## Written instruction A:
In the Records rows, switch "distance" to "separation" across the stretch from the line containing "Among the fish" through the line containing "5.03 metres". Reproduce only those lines, otherwise unchanged, and leave the pictures out.

## Provided passage:
START

Worse: signed int overflow results in undefined behavior, and ever since the Morris Worm we are all-too-familiar with how broad C's "undefined behavior" is.

> Well to be fair, it doesn't say "C signed ints," and the behavior of
> twos-complement signed values are clear enough...
> People who are more than casually interested in computers should have at
> least some idea of what the underlying hardware is like.  Otherwise the
> programs they write will be pretty weird.  -- Donald Knuth

They should have at least some knowledge of what the compiler is like too. In this case, the compiler has license to assume programs do not overflow and the compiler may produce optimizations with that knowledge.

I don't think gcc will "mis-compile" the core Lua VM in this case; the examples I know of involve partial evaluation. 

> The code is written in C so this is why I am asking what the usual rules are as that specific operation in C is undefined, hence it is not normal. So if you would not mind explaining what the normal operation is and point me to where Lua's C code detects this illegal overflow and prevents it before the undefined behaviour happens that would be so kind and more constructive.

Let's back up a minute. Who actually *wants* the two's-complement overflow behavior? There are some bit-twiddling algorithms which depend on it, but Lua bit-twiddling is shunted off into a separate module. 

At the assembly level, there is pressure for addition of MAX_INT and 1 to result in *some* deterministic bit pattern in the destination register. But we're about three layers of abstraction up from that. On target hardware without hardware floating point, going from softfp to some kind of int is a huge speedup, and explicit int overflow checks are likely to be tiny in comparison. My intuition is that VM costs will swamp the cost of checks (certainly on MIPS). If the cost of detecting signed integer overflow is acceptable, we can choose the behavior we want. And "wraps to negative" just seems much worse for Lua programs than "cast to nearest double" or exception-raising.

END

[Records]
START

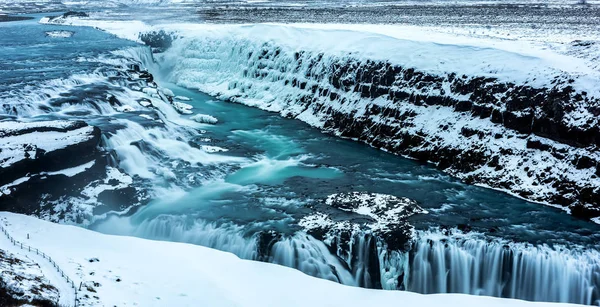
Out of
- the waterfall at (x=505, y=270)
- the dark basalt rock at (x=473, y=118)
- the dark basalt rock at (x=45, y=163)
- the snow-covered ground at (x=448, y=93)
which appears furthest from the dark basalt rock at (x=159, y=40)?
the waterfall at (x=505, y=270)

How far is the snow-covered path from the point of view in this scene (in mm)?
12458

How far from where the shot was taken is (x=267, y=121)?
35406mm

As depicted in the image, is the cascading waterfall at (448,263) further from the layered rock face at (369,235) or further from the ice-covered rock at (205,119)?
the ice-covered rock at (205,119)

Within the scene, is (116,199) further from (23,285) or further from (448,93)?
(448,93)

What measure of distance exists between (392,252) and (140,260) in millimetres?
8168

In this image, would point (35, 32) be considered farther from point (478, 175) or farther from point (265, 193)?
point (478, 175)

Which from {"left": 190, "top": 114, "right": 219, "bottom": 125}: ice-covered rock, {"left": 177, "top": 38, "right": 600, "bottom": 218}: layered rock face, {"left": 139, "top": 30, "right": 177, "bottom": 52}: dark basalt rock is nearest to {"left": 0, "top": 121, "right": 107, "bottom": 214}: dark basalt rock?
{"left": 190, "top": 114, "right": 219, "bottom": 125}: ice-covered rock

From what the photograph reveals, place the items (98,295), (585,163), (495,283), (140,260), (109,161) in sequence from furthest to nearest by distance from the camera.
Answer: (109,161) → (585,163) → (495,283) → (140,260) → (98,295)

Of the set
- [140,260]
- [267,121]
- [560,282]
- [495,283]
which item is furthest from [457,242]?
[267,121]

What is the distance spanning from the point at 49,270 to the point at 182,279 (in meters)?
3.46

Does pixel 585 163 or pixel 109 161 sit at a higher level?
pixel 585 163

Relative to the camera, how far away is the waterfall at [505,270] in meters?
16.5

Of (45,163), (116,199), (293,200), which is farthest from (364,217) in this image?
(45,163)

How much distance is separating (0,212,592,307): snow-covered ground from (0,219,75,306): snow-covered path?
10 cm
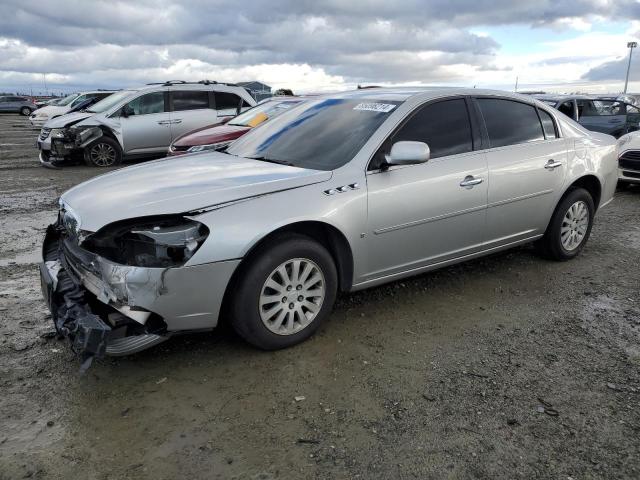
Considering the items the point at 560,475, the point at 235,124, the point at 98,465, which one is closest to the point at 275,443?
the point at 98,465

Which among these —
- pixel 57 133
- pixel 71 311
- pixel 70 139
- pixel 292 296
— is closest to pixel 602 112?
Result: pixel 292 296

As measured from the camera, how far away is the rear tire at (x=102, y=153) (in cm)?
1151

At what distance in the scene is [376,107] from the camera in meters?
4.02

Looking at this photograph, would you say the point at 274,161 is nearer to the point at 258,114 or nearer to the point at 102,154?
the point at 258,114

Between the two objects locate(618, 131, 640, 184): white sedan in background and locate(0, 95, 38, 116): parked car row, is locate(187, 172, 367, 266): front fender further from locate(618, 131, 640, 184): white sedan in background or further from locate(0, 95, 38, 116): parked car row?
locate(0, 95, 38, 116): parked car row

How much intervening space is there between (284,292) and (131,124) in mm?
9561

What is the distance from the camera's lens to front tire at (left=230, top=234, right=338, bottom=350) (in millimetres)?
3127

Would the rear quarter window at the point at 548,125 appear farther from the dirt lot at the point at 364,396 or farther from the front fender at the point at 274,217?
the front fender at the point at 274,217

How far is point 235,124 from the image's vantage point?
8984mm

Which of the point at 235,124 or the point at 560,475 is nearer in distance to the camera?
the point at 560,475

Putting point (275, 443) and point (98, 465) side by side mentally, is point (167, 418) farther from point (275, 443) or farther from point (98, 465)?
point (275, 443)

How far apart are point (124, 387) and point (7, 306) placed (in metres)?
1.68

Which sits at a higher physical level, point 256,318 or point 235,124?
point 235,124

END
START

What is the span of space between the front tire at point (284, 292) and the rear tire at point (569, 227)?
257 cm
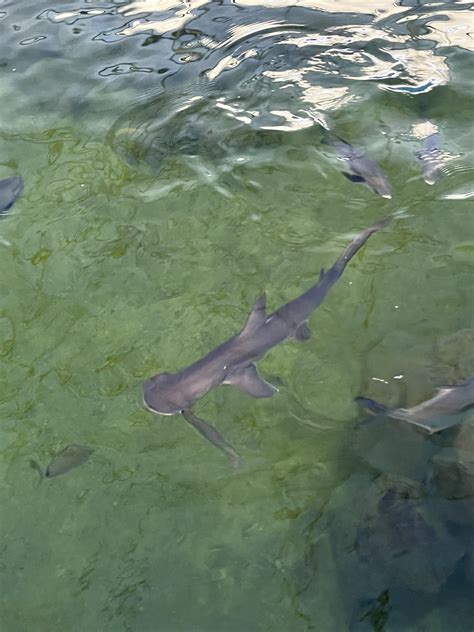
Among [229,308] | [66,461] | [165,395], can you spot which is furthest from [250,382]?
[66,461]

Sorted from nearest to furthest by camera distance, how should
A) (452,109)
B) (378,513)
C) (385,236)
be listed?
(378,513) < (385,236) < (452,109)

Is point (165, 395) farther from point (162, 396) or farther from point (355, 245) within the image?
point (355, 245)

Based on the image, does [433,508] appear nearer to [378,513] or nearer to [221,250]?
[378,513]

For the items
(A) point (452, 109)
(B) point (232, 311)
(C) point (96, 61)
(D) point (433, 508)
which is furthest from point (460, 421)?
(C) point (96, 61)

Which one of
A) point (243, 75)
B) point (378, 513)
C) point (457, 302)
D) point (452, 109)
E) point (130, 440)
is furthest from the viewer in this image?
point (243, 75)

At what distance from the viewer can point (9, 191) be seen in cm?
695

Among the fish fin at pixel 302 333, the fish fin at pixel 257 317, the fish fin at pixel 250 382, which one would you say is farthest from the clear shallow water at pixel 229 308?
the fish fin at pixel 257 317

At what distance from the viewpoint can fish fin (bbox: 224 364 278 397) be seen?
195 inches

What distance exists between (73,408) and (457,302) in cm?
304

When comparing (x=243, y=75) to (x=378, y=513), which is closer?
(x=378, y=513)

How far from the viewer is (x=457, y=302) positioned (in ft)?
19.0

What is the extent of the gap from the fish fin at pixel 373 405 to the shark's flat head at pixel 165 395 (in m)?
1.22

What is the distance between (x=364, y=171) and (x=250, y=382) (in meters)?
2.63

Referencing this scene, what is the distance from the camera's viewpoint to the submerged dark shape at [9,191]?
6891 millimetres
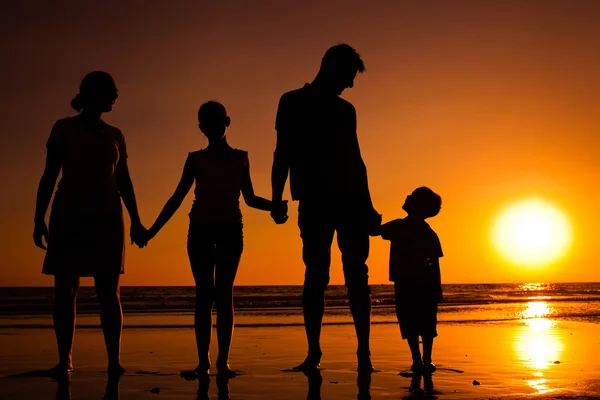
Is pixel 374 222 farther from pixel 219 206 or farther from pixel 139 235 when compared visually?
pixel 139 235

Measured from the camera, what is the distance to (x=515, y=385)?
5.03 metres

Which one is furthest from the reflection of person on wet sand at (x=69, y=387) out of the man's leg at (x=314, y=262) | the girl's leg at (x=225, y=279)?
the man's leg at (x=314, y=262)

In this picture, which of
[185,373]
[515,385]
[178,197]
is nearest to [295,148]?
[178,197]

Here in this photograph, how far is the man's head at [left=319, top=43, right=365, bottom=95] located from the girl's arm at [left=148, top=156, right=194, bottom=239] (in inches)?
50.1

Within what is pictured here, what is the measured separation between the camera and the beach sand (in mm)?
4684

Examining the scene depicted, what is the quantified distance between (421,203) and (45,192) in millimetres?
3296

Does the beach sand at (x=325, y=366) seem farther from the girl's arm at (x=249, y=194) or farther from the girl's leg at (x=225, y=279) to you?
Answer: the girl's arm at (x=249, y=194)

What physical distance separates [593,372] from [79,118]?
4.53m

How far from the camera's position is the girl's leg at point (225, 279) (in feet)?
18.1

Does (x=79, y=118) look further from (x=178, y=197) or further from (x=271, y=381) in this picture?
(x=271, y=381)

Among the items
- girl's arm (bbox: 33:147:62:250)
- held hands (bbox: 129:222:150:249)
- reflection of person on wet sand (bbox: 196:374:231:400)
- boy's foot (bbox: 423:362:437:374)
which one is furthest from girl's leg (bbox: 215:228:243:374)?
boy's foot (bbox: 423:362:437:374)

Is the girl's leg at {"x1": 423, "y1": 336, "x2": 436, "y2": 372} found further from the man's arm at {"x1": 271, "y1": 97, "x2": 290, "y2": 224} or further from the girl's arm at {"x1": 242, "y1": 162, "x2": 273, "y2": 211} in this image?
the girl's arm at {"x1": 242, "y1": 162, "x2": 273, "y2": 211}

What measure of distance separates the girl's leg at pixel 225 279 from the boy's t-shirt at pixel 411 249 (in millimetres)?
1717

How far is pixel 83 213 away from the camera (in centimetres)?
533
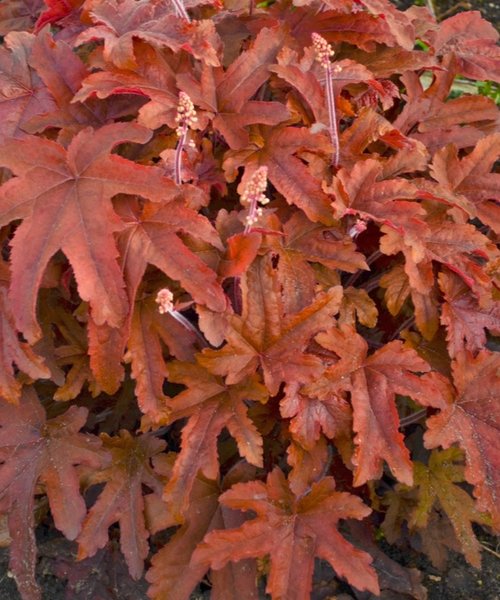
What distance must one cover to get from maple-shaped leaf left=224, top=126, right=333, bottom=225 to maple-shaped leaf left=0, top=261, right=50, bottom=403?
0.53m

END

## Written instruction B:
Quote the passage on signed integer overflow in Lua word for word, from "Let's back up" through "a separate module.".

## Final answer A:
Among the fish fin at pixel 302 333, the fish fin at pixel 257 317, the fish fin at pixel 250 382, which one would you say is farthest from the clear shallow water at pixel 229 308?
the fish fin at pixel 257 317

At what separation from the viewpoint can fish fin (bbox: 224 364 278 397) be seen?
195 inches

What separation exists between (73,408) and (457,302) in cm?
304

When comparing (x=243, y=75) to (x=378, y=513), which is closer?
(x=378, y=513)

How far from the viewer is (x=457, y=302) positioned (in ft)?
19.0

What is the extent of the gap from the fish fin at pixel 373 405 to the shark's flat head at pixel 165 395 (in m)?
1.22

What is the separation between (x=364, y=171) and (x=250, y=382) (in meters)?
2.63

Referencing this scene, what is the separation from the camera's viewpoint to the submerged dark shape at [9,191]?
6891 millimetres
Is pixel 374 222 farther from pixel 219 206 or farther from pixel 139 235 when compared visually?
pixel 139 235

Measured from the camera, what is the separation to (x=515, y=385)?
5.03 metres

## Final answer B:
Let's back up a minute. Who actually *wants* the two's-complement overflow behavior? There are some bit-twiddling algorithms which depend on it, but Lua bit-twiddling is shunted off into a separate module.